Excerpts from a dataset:
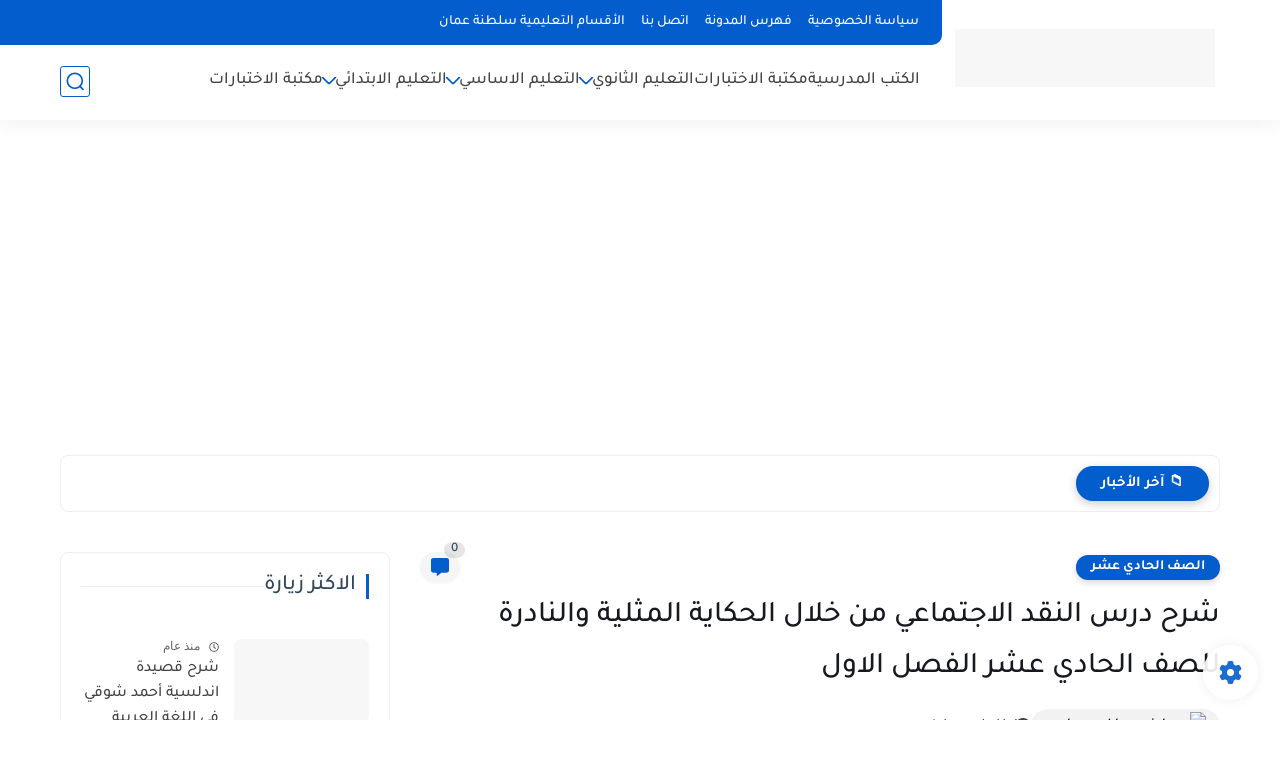

--- FILE ---
content_type: text/html; charset=utf-8
request_url: https://www.google.com/recaptcha/api2/aframe
body_size: 265
content:
<!DOCTYPE HTML><html><head><meta http-equiv="content-type" content="text/html; charset=UTF-8"></head><body><script nonce="oQ0dhLCiYAQR5t0xyLnX2g">/** Anti-fraud and anti-abuse applications only. See google.com/recaptcha */ try{var clients={'sodar':'https://pagead2.googlesyndication.com/pagead/sodar?'};window.addEventListener("message",function(a){try{if(a.source===window.parent){var b=JSON.parse(a.data);var c=clients[b['id']];if(c){var d=document.createElement('img');d.src=c+b['params']+'&rc='+(localStorage.getItem("rc::a")?sessionStorage.getItem("rc::b"):"");window.document.body.appendChild(d);sessionStorage.setItem("rc::e",parseInt(sessionStorage.getItem("rc::e")||0)+1);localStorage.setItem("rc::h",'1770080442053');}}}catch(b){}});window.parent.postMessage("_grecaptcha_ready", "*");}catch(b){}</script></body></html>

EXERCISE DETAILS
Pictures aside, repeat every entry exactly as written.

ANSWER SPACE
--- FILE ---
content_type: text/html; charset=utf-8
request_url: https://www.google.com/recaptcha/api2/aframe
body_size: 265
content:
<!DOCTYPE HTML><html><head><meta http-equiv="content-type" content="text/html; charset=UTF-8"></head><body><script nonce="oQ0dhLCiYAQR5t0xyLnX2g">/** Anti-fraud and anti-abuse applications only. See google.com/recaptcha */ try{var clients={'sodar':'https://pagead2.googlesyndication.com/pagead/sodar?'};window.addEventListener("message",function(a){try{if(a.source===window.parent){var b=JSON.parse(a.data);var c=clients[b['id']];if(c){var d=document.createElement('img');d.src=c+b['params']+'&rc='+(localStorage.getItem("rc::a")?sessionStorage.getItem("rc::b"):"");window.document.body.appendChild(d);sessionStorage.setItem("rc::e",parseInt(sessionStorage.getItem("rc::e")||0)+1);localStorage.setItem("rc::h",'1770080442053');}}}catch(b){}});window.parent.postMessage("_grecaptcha_ready", "*");}catch(b){}</script></body></html>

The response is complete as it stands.